- ROWS:
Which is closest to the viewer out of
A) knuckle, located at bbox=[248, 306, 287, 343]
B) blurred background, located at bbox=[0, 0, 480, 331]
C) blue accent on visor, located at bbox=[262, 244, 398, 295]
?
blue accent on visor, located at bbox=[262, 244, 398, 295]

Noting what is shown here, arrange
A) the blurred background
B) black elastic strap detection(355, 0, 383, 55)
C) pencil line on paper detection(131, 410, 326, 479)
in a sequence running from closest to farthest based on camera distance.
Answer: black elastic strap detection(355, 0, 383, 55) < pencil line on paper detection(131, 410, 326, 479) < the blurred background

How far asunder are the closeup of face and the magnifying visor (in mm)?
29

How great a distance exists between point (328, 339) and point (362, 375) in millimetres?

--

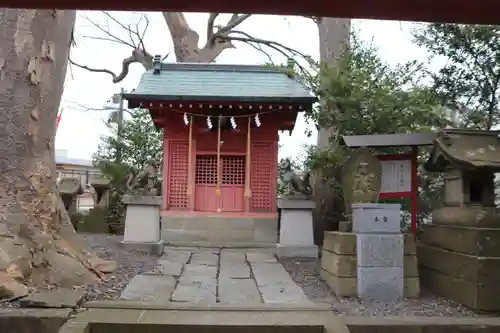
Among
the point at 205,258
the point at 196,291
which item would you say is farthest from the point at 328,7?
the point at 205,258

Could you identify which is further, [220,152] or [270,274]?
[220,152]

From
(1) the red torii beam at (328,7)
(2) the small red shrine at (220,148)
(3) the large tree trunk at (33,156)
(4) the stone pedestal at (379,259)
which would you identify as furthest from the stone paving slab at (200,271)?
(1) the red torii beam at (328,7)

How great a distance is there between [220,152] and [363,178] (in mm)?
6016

- DESCRIPTION OF THE TASK: From the records above, pull out each line that contains the string "pencil". Treat uppercase and lowercase letters as different.

- WRITTEN SOLUTION:
C) pencil line on paper detection(131, 410, 326, 479)
Answer: black elastic strap detection(355, 0, 383, 55) < pencil line on paper detection(131, 410, 326, 479) < the blurred background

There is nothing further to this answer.